Server (mcp_server_example.py):

import logging
from langchain_openai import ChatOpenAI
from langgraph.graph import START, MessagesState, StateGraph
from kiboup import KiboAgentMcp, LLMUsage

llm = ChatOpenAI(model="gpt-4o-mini")
graph_builder = StateGraph(MessagesState)

def chatbot(state: MessagesState):
    return {"messages": [llm.invoke(state["messages"])]}

graph_builder.add_node("chatbot", chatbot)
graph_builder.add_edge(START, "chatbot")
graph = graph_builder.compile()

app = KiboAgentMcp(
    name="LangGraph MCP Server",
    api_keys={"sk-mcp-abc": "web-app"},
)

@app.tool()
async def ask(question: str) -> str:
    """Ask a question to the LangGraph agent powered by GPT-4o-mini."""
    result = await graph.ainvoke(
        {"messages": [{"role": "user", "content": question}]}
    )
    return result["messages"][-1].content

@app.tool()
def summarize(text: str) -> str:
    """Summarize the given text using GPT-4o-mini."""
    result = graph.invoke(
        {"messages": [{"role": "user", "content": f"Summarize this text:\n\n{text}"}]}
    )
    return result["messages"][-1].content

if __name__ == "__main__":
    app.run(transport="sse")

Client (mcp_client_example.py):

import asyncio
from kiboup import KiboMcpClient

async def main():
    async with KiboMcpClient("http://localhost:8000/sse", api_key="sk-mcp-abc") as client:
        tools = await client.list_tools()
        print(f"Available tools: {tools}")

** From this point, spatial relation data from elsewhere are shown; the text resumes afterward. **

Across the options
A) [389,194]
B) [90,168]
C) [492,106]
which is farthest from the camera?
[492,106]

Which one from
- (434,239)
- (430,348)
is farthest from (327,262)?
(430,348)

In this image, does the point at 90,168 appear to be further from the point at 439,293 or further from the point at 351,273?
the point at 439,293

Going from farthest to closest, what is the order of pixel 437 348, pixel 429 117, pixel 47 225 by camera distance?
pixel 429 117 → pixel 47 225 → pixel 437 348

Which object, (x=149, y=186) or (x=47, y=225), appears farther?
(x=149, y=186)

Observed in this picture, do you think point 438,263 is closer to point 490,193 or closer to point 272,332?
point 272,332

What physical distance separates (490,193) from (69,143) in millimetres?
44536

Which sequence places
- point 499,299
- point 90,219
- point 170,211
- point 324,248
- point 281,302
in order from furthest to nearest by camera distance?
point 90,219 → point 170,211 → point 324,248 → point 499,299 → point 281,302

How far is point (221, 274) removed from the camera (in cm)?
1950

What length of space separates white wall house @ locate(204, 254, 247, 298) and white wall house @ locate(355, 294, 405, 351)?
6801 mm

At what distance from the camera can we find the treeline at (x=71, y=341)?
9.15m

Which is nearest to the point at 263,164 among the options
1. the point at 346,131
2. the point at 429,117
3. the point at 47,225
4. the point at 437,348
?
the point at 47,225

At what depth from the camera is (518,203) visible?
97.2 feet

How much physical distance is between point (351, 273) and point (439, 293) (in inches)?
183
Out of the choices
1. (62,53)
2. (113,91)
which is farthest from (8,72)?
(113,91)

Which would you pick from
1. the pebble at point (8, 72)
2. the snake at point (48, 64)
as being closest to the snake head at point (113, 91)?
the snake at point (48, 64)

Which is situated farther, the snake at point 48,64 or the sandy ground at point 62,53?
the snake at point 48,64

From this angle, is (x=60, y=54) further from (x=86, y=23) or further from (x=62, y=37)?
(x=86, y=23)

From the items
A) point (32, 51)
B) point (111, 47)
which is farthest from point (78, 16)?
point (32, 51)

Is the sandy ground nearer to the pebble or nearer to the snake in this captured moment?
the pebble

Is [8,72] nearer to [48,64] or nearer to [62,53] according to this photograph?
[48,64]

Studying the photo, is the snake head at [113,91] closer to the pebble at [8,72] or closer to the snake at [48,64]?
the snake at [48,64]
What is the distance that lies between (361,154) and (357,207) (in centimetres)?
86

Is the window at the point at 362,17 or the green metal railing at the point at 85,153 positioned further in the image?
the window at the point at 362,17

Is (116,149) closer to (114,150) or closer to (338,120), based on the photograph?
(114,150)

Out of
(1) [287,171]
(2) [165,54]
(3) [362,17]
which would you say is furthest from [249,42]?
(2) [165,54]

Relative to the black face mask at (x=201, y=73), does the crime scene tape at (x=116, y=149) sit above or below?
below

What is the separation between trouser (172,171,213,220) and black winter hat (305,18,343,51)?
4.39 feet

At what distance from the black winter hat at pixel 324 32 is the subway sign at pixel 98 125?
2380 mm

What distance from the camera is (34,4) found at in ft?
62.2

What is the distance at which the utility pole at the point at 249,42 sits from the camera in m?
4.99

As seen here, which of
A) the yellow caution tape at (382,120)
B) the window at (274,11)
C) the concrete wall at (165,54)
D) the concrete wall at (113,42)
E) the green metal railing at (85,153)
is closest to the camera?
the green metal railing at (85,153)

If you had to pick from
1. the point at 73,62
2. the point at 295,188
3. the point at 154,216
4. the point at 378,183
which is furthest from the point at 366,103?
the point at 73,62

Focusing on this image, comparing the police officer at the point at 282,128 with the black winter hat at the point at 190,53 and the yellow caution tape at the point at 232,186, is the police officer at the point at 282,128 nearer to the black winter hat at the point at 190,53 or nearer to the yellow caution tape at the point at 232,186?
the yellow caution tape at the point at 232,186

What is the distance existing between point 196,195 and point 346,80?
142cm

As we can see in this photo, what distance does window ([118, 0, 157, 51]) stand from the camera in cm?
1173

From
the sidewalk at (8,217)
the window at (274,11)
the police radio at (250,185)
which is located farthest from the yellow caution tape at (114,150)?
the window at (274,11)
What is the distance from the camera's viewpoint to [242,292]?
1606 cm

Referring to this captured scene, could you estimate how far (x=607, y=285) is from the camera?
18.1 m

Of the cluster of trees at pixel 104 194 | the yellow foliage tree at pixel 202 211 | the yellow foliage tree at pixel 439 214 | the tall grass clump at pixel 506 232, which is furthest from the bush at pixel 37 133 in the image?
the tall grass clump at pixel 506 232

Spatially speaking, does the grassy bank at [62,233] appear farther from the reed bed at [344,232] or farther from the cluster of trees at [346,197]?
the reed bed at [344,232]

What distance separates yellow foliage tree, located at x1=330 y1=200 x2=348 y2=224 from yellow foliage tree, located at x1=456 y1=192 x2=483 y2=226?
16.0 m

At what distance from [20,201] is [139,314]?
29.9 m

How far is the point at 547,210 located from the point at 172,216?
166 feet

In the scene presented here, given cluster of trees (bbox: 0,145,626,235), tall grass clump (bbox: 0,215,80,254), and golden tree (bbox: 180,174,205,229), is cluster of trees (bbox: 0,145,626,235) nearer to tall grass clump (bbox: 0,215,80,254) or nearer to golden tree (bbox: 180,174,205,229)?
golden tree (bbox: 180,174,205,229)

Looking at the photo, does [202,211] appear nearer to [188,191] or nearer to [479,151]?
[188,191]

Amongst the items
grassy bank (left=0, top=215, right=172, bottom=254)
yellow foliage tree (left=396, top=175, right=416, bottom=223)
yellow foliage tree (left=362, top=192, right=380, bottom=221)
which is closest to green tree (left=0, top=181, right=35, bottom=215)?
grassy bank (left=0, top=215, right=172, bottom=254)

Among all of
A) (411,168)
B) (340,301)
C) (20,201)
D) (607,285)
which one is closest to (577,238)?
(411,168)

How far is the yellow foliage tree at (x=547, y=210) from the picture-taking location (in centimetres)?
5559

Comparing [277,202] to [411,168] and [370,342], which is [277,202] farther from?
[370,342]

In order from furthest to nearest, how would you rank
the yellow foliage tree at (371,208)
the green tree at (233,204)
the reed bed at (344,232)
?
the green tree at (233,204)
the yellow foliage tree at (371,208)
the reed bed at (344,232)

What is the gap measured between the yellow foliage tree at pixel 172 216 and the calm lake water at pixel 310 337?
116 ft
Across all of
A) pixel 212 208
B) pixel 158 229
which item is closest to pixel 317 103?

        result = await client.call_tool("ask", {"question": "What is the capital of France?"})
        print(f"Result: {result}")

if __name__ == "__main__":
    asyncio.run(main())

A2A Server + Client

Server (a2a_server_example.py):

import logging
from langchain_openai import ChatOpenAI
from langgraph.graph import START, MessagesState, StateGraph
from kiboup import LLMUsage
from kiboup.a2a.server import AgentExecutor, AgentSkill, KiboAgentA2A, TaskUpdater

llm = ChatOpenAI(model="gpt-4o-mini")
graph_builder = StateGraph(MessagesState)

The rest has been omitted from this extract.